Quantum Bayesian Networks

December 29, 2009

The World Needs Bayesians, and Bayesians Need Quantum Computers

Filed under: Uncategorized — rrtucci @ 10:44 pm

The computer age has given us the ability to rapidly store and access a deluge of large data sets. These large data sets can be milked for information very effectively using the tools of Bayesian statistics. All major corporations that deal with large data sets are becoming increasingly aware of this. In fact, it is likely that the future survival of those corporations will increasingly depend on how Bayesian they are. The following posts describe current Bayesian activity in some major corporations:

So the world already desperately needs the services of Bayesians. And Bayesians will soon realize that they desperately need quantum computers. That’s because Bayesian inference is an NP-hard problem. A very popular and efficient way of doing Bayesian inference for large problems is to use Gibbs sampling of probability distributions (as done, for example, with Winbugs). Gibbs sampling is still NP-hard on a quantum computer, but quantum computers can do Gibbs sampling quadratically faster than classical computers (see this)

December 24, 2009

My Papa’s Recipe for the Ziti

Filed under: Uncategorized — rrtucci @ 3:42 pm

(Ricetta da mio padre per il Ziti)

It was the great Leonardo who first invented partition functions in physics. He call-ed them Ziti functions, in honor of the delicious plate of ziti that he was eating at the time. That is why we use today the letter Z for denoting \sum_r e^{-\beta E_r}.

Check out il arXivi for my new recipe for cooking il Ziti. Molto delizioso. A recipe inspired by my own father’s recipe. Only thing I change-ed was to add the more modern quantum computer -puttanesca/gigoloesca ingredients. My famiglia compared this recipe with the following ziti recipes from other cooks (they think mine is MUCH, MUCH BETTER. That-sa why I love my famiglia).

(uno) Signiori Pawel Wocjan, Chen-Fu Chiang, Anura Abeyesinghe, Daniel Nagaj, “Quantum Speed-up for Approximating Partition Functions” arxiv:0811.0596

(due) Signiori David Poulin, Pawel Wocjan, “Sampling from the thermal quantum Gibbs state and evaluating partition functions with a quantum computer” arxiv:0905.2199

(tre) Signiori K. Temme, T.J. Osborne, K.G. Vollbrecht, D. Poulin, F. Verstraete, “Quantum Metropolis Sampling” arxiv:0911.3635

December 22, 2009

Set a Thief to Catch a Thief

Filed under: Uncategorized — rrtucci @ 2:54 pm

The title of this post is an old English proverb. An analogous advice for quantum mechanics could be: Set one quantum contraption to understand another.

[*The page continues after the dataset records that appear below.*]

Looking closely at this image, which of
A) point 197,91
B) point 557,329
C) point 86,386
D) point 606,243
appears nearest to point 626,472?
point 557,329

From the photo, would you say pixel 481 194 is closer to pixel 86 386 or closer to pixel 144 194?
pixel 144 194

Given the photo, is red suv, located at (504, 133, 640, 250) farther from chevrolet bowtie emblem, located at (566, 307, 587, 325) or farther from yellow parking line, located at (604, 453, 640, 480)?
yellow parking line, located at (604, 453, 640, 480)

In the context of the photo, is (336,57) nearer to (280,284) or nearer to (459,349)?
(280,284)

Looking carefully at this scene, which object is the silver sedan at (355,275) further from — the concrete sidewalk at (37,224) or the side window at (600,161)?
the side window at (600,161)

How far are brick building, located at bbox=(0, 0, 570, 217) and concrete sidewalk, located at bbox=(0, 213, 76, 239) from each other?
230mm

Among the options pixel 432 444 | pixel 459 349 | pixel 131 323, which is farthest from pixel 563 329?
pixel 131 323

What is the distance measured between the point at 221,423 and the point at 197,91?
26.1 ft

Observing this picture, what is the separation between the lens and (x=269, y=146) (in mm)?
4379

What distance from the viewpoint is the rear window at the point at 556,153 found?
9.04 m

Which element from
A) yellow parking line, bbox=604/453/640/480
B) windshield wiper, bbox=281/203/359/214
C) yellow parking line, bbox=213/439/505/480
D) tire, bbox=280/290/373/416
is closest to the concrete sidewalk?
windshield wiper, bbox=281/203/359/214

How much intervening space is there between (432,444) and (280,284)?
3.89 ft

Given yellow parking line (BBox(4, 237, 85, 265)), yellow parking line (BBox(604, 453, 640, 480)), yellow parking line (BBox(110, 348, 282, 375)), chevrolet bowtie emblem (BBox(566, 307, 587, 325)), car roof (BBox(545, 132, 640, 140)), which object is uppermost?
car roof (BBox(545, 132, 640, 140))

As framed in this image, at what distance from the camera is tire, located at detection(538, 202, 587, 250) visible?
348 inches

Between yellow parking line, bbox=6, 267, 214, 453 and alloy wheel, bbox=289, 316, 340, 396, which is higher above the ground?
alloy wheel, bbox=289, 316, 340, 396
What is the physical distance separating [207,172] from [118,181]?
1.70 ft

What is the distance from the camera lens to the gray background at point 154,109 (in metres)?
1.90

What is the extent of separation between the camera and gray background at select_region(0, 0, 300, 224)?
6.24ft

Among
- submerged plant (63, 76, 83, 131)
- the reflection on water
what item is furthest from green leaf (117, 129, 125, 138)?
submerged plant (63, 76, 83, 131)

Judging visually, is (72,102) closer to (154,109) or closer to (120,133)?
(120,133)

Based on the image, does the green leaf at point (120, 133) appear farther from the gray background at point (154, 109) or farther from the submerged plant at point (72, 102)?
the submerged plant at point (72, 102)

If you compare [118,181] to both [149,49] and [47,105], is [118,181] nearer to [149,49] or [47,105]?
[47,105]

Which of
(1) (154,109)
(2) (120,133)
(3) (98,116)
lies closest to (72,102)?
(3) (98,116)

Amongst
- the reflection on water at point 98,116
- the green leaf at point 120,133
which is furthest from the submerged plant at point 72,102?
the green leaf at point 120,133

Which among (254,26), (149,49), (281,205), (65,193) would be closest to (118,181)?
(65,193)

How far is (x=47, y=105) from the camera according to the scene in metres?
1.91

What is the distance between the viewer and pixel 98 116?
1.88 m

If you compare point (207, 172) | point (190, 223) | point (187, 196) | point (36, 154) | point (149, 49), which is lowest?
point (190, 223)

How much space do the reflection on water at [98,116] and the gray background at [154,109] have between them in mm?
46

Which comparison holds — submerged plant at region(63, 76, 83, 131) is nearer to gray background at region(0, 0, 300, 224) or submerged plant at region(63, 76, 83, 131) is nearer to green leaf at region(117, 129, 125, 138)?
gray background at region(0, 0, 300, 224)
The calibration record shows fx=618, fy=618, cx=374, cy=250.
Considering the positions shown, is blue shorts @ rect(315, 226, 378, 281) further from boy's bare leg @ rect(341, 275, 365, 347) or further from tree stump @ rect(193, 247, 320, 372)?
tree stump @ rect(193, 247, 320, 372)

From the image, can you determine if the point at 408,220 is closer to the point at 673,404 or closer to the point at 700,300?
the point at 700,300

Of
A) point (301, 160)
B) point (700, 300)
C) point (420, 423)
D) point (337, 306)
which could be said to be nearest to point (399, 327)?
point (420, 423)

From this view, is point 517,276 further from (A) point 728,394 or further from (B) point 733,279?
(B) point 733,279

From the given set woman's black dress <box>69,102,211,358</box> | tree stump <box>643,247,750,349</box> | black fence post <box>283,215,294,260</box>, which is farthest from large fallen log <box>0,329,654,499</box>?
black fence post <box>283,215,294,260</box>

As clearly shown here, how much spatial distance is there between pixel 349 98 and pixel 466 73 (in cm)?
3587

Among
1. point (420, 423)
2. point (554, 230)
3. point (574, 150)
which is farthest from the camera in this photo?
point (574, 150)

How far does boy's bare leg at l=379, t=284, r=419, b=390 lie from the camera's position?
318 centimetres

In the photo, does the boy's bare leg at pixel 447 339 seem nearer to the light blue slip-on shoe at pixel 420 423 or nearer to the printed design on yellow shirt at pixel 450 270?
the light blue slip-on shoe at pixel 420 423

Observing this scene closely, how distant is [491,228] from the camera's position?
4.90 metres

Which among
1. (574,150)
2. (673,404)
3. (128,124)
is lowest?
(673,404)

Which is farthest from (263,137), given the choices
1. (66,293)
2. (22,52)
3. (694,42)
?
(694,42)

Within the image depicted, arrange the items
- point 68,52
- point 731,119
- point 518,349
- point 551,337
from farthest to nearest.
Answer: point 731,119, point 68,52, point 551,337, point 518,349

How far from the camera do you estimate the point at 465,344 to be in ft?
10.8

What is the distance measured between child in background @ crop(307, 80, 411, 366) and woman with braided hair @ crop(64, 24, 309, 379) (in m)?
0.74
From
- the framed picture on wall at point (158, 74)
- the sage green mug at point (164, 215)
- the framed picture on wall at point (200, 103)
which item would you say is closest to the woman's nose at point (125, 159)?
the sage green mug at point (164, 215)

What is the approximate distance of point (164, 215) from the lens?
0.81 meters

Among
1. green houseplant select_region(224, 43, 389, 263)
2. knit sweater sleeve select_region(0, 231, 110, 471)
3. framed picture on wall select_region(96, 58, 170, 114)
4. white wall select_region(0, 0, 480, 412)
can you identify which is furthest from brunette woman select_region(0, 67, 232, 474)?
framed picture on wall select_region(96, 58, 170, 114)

In previous blog posts, I’ve extolled the virtues of using a quantum computer to sample probability distributions. QCs can do this quadratically faster than classical computers. A second type of task which QCs can often perform much faster than classical computers is calculating how other quantum systems will behave. Next, I will describe this second type of task. As you will see, it turns out that these two types of tasks are related.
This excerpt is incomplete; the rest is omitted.